--- START ---

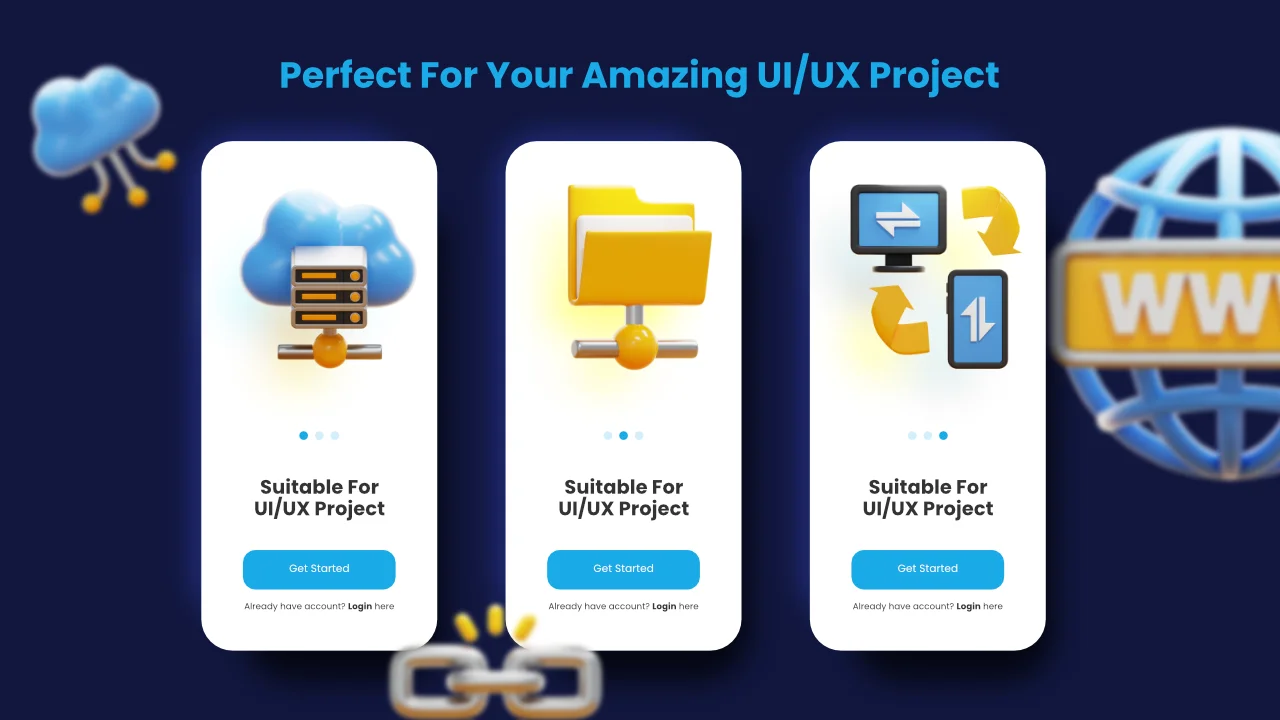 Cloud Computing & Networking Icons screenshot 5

--- END ---
--- START ---

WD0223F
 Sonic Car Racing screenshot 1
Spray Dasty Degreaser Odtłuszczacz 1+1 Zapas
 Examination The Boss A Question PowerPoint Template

--- END ---

__Task prompt__
Using the data above, print exactly the lines from the line that contains "Sonic Car Racing screenshot 1" through the line that contains "Examination The Boss", with both included.

__Exercise output__
 Sonic Car Racing screenshot 1
Spray Dasty Degreaser Odtłuszczacz 1+1 Zapas
 Examination The Boss A Question PowerPoint Template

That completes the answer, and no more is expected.